62 thoughts on “Follow-up Tests to Kruskal-Wallis”

  1. Hello Charles,
    Is it incorrect to use post hoc ANOVA tests like Tukey Kramer if I am running Kruskal Wallis?
    What is the equivalent of Nemenyi and Dunn’s test in SPSS if I have to refer to it?

    Reply
    • Sujatha,
      It is probably ok if the assumptions are met, but there is no need to use the standard ANOVA post-hoc tests since there are perfectly good KW post-hoc tests. What you shouldn’t do is shop around for a test whose results you like best. The KW post-hoc equivalent of Tukey-Kramer is Nemenyi.
      I don’t use SPSS and so I don’t know what names they use, although I would be surprised if the names were different.
      Charles

      Reply
  2. I have ran a Kruskal Wallis test and I am using Kruskal Wallice 1-way ANOVA pairwise comparisons.
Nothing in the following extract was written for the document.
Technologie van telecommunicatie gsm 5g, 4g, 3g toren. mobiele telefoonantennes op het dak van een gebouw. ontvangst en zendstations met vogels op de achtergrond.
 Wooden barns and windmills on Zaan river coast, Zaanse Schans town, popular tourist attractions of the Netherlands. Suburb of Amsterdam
Do i report significance or adjusted significance (Bonferroni correction)?
    And what is the most appropriate way to present in a graph? box plot or means and standard error? or even a table?

    Reply
    • Hello Charlie,
      Report adjusted significance.
      Re what to graph, this depends on what you want to accomplish. What is your objective with this graph?
      Charles

      Reply
  3. Hi! Thank you very much for the RealStats Analysis Tool! It helped me so much ^^ I have a question tho: My experimental dosages have significant differences with both positive and negative control, and I’am at loss at what to do. Can you please help me? I used Kruskal-Wallis, and then Pairwise MW for the post hoc. Thank you!!

    Reply
    • Hi Eyna,
      It seems like you have conducted the tests and so I don’t know what you are asking when you say “I’m at a loss at what to do”.
      Without more information, I don’t know whether Kruskal-Wallis was the best test to use. It is very likely that there were better options than piarwise MW for the post-hoc since this doesn’t control for experimentwise error.
      Charles

      Reply
  4. Charles,
    I have a question regarding the df of 480 specified in Example 1 of the Nemenyi test output. Can you please explain how this df has been obtained?

    Thanks,
    -Sun

    Reply
  5. Hi Charles, I’ve been really enjoying RealStat. I’ve performed a Kruskal-Wallis on a set of 16 treatments (lack of normality and very heterogenous variances). When trying to perform a Mann-Whitney post KW I couldn’t find Mann-Whiney among the “Kruskal-Wallis follow-uo options”. The only options available were “Contrasts”, “Nemenyi”, “Dunn”, “Steel”, and “Schaich-Hamerle”.

    Thanks.

    Kind regards.

    Reply
    • Carlos,
      In the latest version of Real Statistics (Rel 5.9) you should also finf the Pairwise MW and Pairwise MW Exact options. These perform the Mann-Whitney tests. If you enter the formula =VER(), you will se which release you have.
      Charles

      Reply
  6. Hello Charles!
    Thank you for such a useful program and especially for your explanations and examples. I realize what a colossal work this is!
    But I get some strange results, using Kruskal-Wallis and Dunn’s test: in some cases of pairwise differences testing I see p-value>1 (for ex.5 or 15). I can’t understand the reason. Could you help me&
    Thanks

    Reply
  7. Hello Charles,

    Thank you for this incredible tool.

    I recently ran a Kruskal-Wallis Test that returned a significant result. I performed post-hoc testing with Dunn’s Test and couldn’t find any pairwise significant values. The two values with the greatest difference in R-means had a d-stat of 2.52, lower than the d-crit of 2.93. All other d-stat values were also below the d-crit.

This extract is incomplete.